YOU GRIEVE AND YOU GRIEVE and you grieve, and at some point you wonder if the grief will ever run out, but you quickly realize that there is a limitless supply of grief. It is there when you reach for it. It is there when you don’t reach for it. It can seep between the cracks of any wall you put up. It can invade even the happiest of thoughts. It can even hijack your dreams. Grief can find you no matter where you are, no matter how far you’ve traveled.
I’m in the backstage hallway, heading over to the greenroom to see what food they have tucked away in there. The food situation in my dressing room is less than ideal. I’ve been greeted at just about every one of these speaking engagements with the same unappealing platter of sliced veggies and hummus. I’ve had it up to here with hummus. I am thinking that: I’ve had it up to here with hummus. And then very quickly, I am thinking, You have no right to complain about any of this. You have been living in an alternate world ever since Christopher died. This is not reality. Reality died at the water tower. This is the progression of pretty much every thought I have.
Look at me, in this new, altered reality. I am the pretty (after hours of hair, makeup, and Instagram filters) gay boy whose boyfriend killed himself because of his homophobic preacher parents. I am the beautiful victim and the world loves me for it.
Or at least that’s the story I’m selling.
Just a week before I came to New York to accept this award, Harrison called with even more “big news”: I’d sold a book about my experience.
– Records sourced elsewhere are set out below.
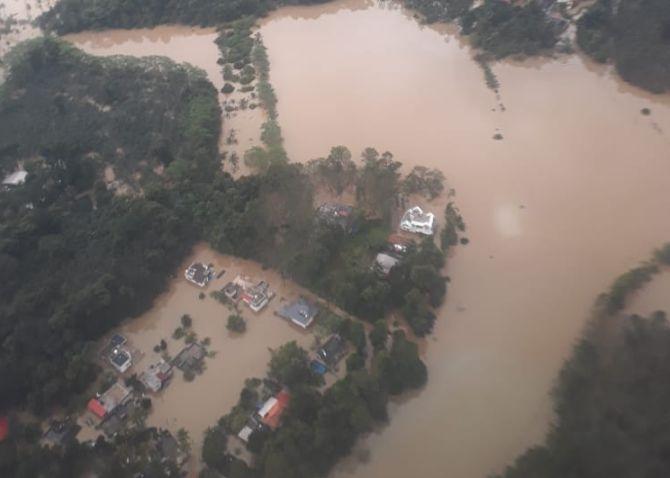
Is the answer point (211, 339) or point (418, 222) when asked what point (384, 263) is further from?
point (211, 339)

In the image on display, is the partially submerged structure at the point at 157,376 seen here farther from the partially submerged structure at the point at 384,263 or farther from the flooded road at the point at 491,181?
the partially submerged structure at the point at 384,263

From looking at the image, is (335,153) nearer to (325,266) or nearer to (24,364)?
(325,266)

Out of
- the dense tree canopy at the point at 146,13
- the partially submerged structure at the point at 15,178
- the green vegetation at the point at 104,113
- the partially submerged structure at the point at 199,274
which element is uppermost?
the dense tree canopy at the point at 146,13

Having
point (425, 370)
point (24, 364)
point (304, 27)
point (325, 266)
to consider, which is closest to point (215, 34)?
point (304, 27)

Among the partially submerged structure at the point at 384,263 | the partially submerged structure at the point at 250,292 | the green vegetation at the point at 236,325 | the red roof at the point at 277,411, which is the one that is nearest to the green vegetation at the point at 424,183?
the partially submerged structure at the point at 384,263

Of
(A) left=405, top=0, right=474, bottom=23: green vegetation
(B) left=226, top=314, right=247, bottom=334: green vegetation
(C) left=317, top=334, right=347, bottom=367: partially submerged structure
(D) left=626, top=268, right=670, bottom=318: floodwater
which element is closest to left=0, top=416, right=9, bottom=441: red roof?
(B) left=226, top=314, right=247, bottom=334: green vegetation

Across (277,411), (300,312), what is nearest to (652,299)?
(300,312)
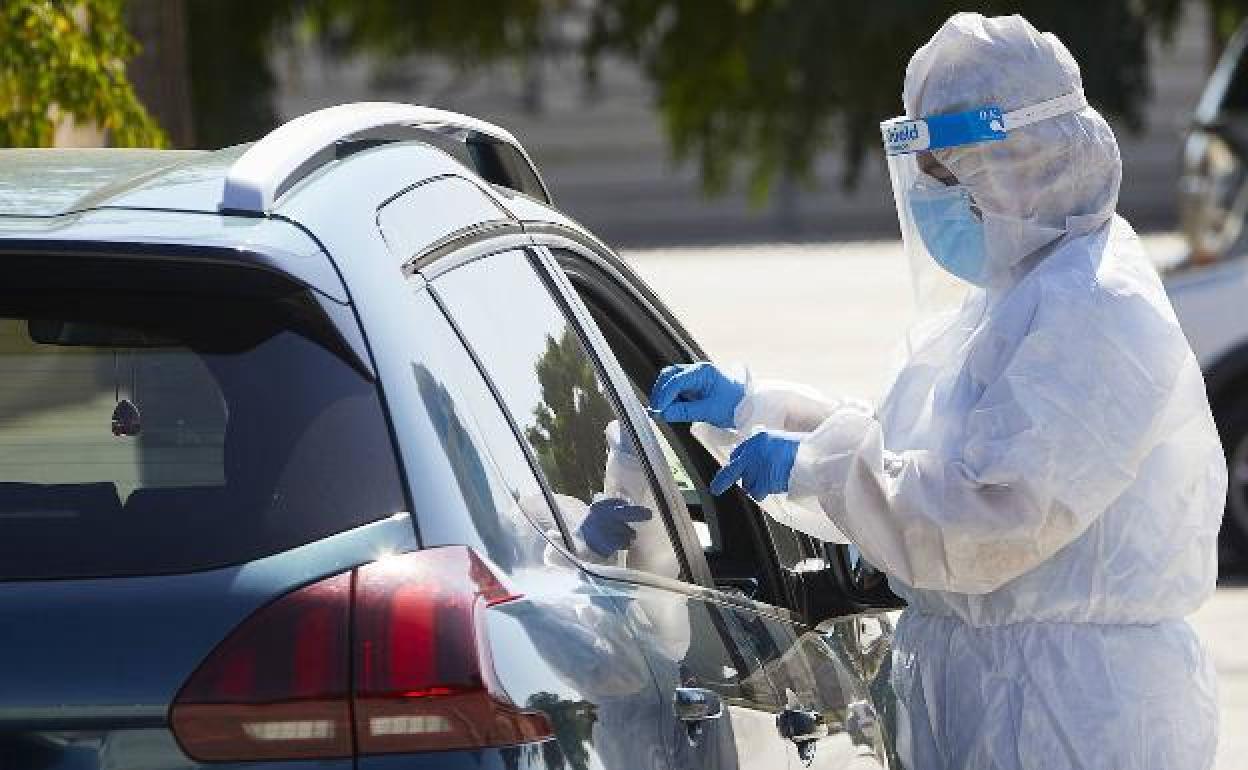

A book that would be published as a memoir but was actually fiction. The book advance I was being offered would save the house my father’s book-advance gamble had lost.
This is what my life has become. All because Christopher’s life will never become anything other than what it was.
I didn’t do any of this for money.
I did it because of what happened right after he died. I did it to prevent the real Christopher from becoming entirely erased.
I must remember that, but everyone around me is making it harder and harder to do so.
When I get to the greenroom, I am immediately greeted by Janice Atwood, the executive director of the LGBTQ Society of America, which exists to promote LGBTQ positivity, especially for those under parental disapproval and family scorn. Janice is a lovely woman who left her mega-important CEO job at some Silicon Valley start-up to devote her life to helping others. She’s got these long blonde-and-black dreadlocks that hang down to her butt and she’s maybe the coolest and calmest human being I’ve ever met. She has no idea she’s backing a fraud.
“Hey, mister,” she says the minute I walk through the door frame. She’s filling a little paper plate with yogurt-covered pretzels.
“Hi,” I say, nervous. Janice always puts me on edge. I guess it’s because it’s intimidating to be around someone who has devoted her life to good.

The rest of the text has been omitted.